-- About this task --
In the entries below, which lines run from the one containing "Beijing Watercube" to the one containing "I'm Iced out"? Copy exactly those lines, ends included, and no others.

-- Material provided --
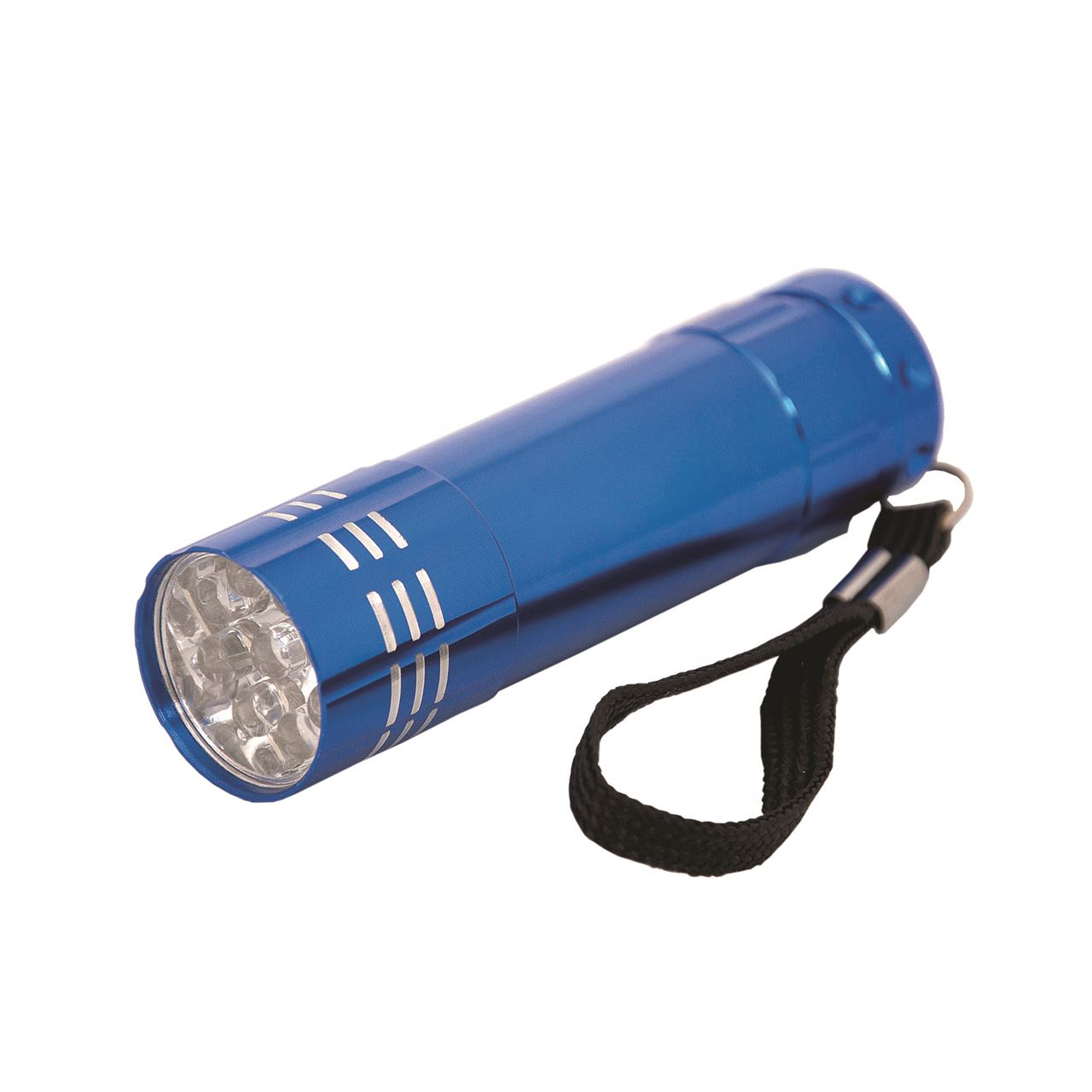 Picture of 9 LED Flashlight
--
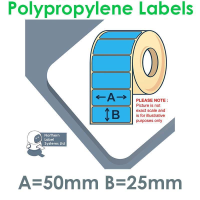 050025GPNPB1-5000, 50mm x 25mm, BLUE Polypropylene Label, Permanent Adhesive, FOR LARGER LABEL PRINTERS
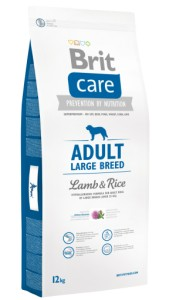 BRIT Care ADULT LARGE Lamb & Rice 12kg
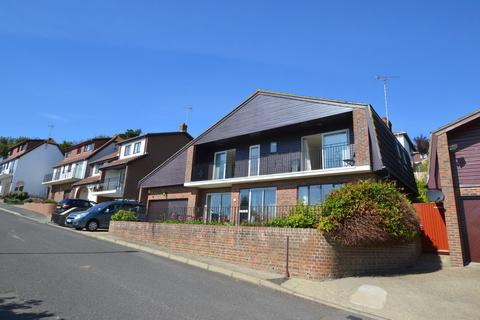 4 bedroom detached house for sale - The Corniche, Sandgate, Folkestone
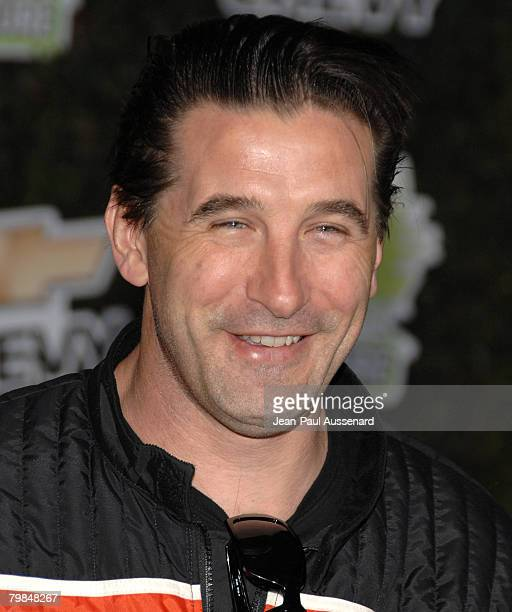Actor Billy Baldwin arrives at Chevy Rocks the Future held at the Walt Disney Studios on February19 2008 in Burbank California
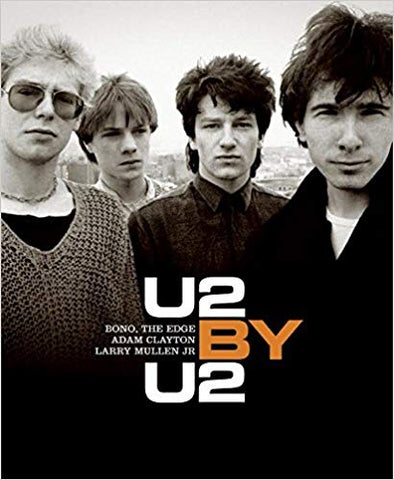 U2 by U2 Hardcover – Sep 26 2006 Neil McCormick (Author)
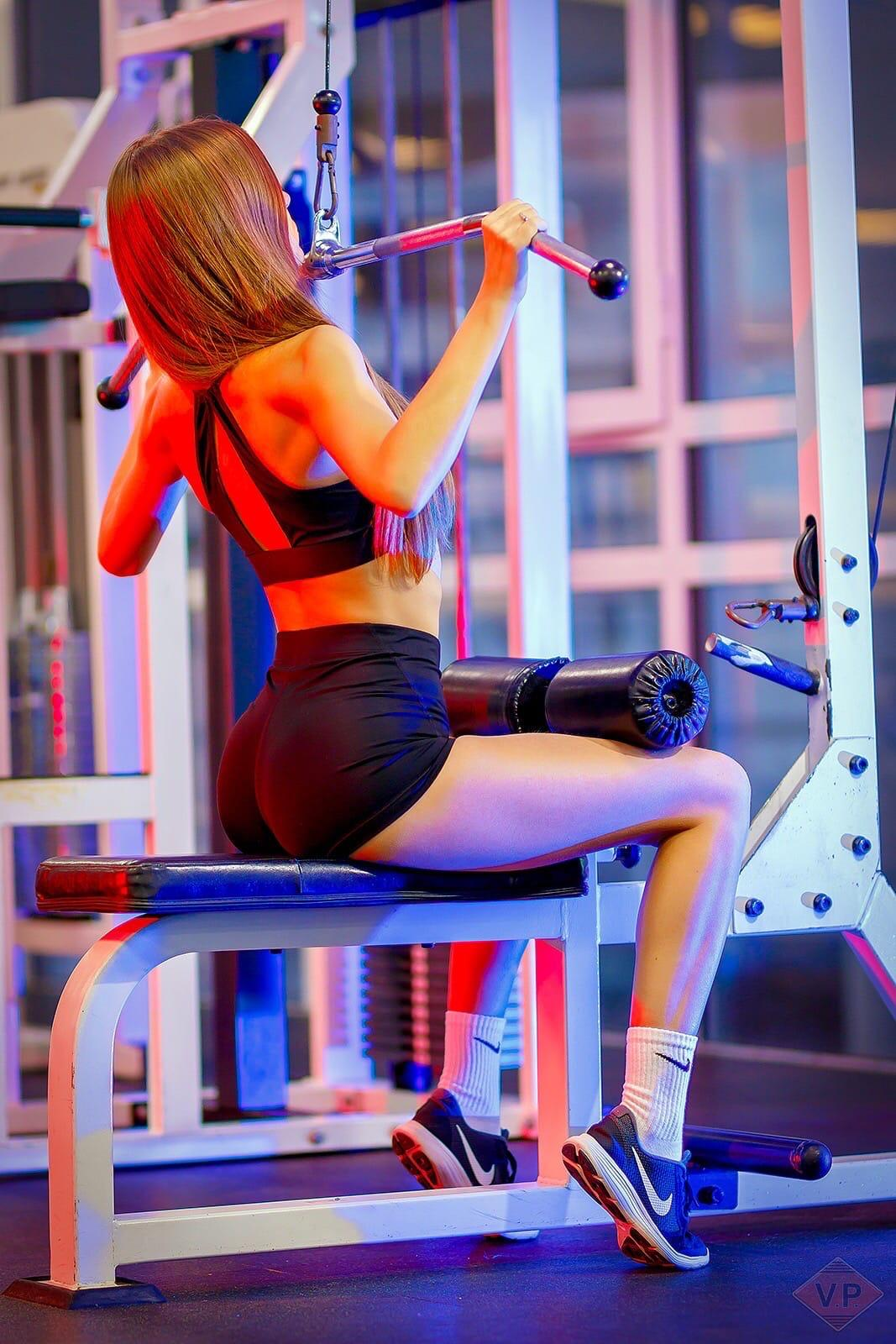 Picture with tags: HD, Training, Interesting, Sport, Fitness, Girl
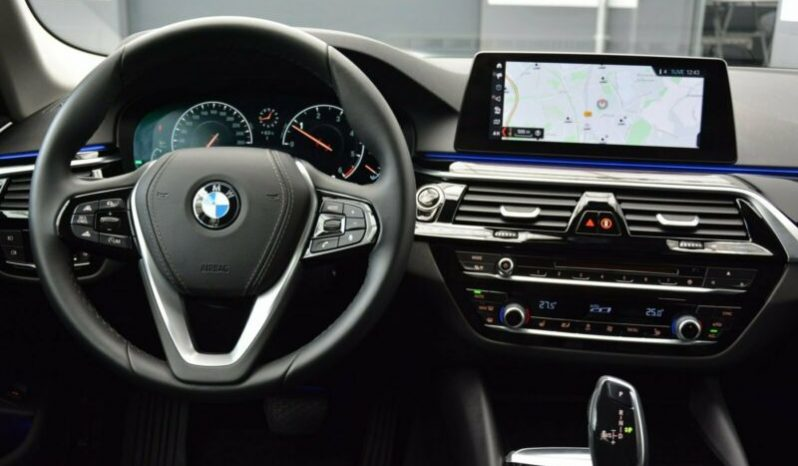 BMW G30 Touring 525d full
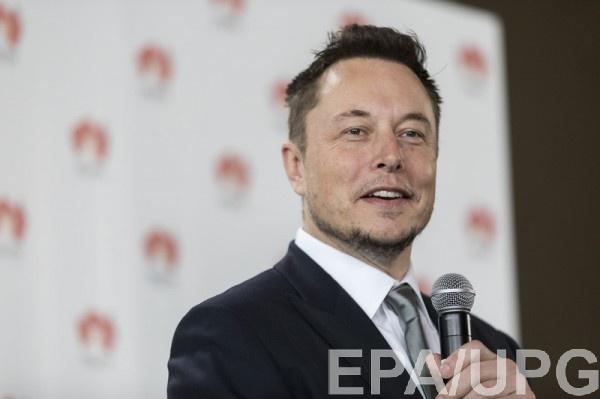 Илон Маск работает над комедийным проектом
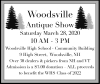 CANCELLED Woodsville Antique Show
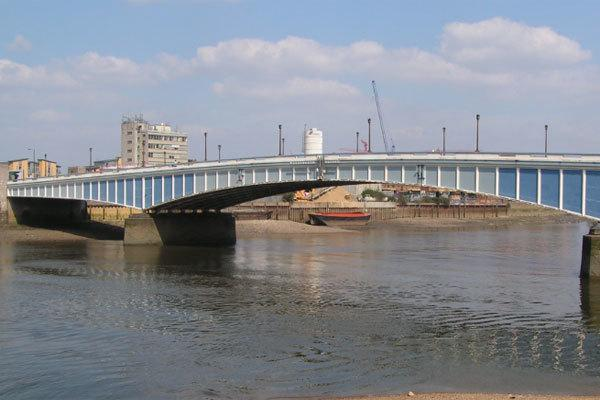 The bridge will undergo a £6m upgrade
* * *
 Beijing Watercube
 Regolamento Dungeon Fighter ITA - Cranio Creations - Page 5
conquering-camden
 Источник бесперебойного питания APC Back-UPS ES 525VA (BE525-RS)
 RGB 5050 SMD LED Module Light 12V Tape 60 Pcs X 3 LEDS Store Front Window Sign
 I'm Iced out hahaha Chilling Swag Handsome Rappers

-- Result of the exercise --
 Beijing Watercube
 Regolamento Dungeon Fighter ITA - Cranio Creations - Page 5
conquering-camden
 Источник бесперебойного питания APC Back-UPS ES 525VA (BE525-RS)
 RGB 5050 SMD LED Module Light 12V Tape 60 Pcs X 3 LEDS Store Front Window Sign
 I'm Iced out hahaha Chilling Swag Handsome Rappers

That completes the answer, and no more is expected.